Compliance
Ecuador Proposes New Private Banking Regulatory Body - Report

Ecuador's National Assembly is reviewing a proposal from the government for a new monetary and financial code that some economists believe could hurt the profits of private-sector banks, the Wall Street Journal reports.
Ecuador's National Assembly is reviewing a proposal from the government for a new monetary and financial code that some economists believe could hurt the profits of private sector banks, the Wall Street Journal reports.
The WSJ said that critics were especially concerned about a proposal to create a regulatory body with powers to determine how private financial institutions should handle their liquidity.
The proposed bill was sent to the National Assembly on Wednesday and will be voted on within 30 days.
It is believed that the assembly will likely approve the bill, as President Rafael Correa's ruling Alianza Pais party holds 100 of the 137 seats.

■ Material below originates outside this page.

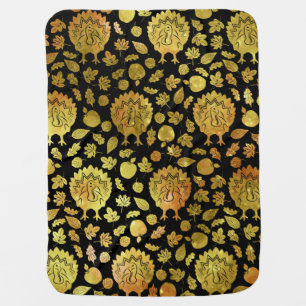 Fall Turkey  Baby Blanket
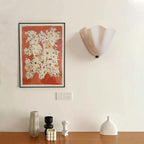 Selene Stacked Glass Shell Wall Sconce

The bill would create a board composed of government ministers with the power to establish minimum liquidity requirements, as well as the size of loans and the amount of credit that should be sent to each sector. It will also be responsible for the regulation of external borrowing limits and the conditions and limits on the holdings of foreign assets by banks.
Critics have said officials could use their powers to manage private bank liquidity to meet government objectives, but without assuming the risks of administering the bank. As a result, officials could potentially manipulate private financial institutions to bring them in line with the government's economic policies, leaving shareholders to bear the brunt of any decisions made, according to the report.
The minister for economic policies, Patricio Rivera, reportedly said the new regulations are necessary for job creation and to support economic growth. He also reportedly said that there would be severe sanctions for breaking the new code.
Banks in Ecuador have faced increasingly tougher regulations since President Correa took office in 2007.
According to economists, as a result of tougher regulation since President Correa took office in 2007, the banking sector's profits have been severely dented. According to official data, net profit for all private banks operating in Ecuador was $268 million in 2013, down 15 per cent from the previous year.
Meanwhile, data from the Private Banking Association of Ecuador shows that in 2013 banks had return on equity of 10.15 per cent, compared to 12.79 per cent in 2012, and 18.91 per cent in 2011.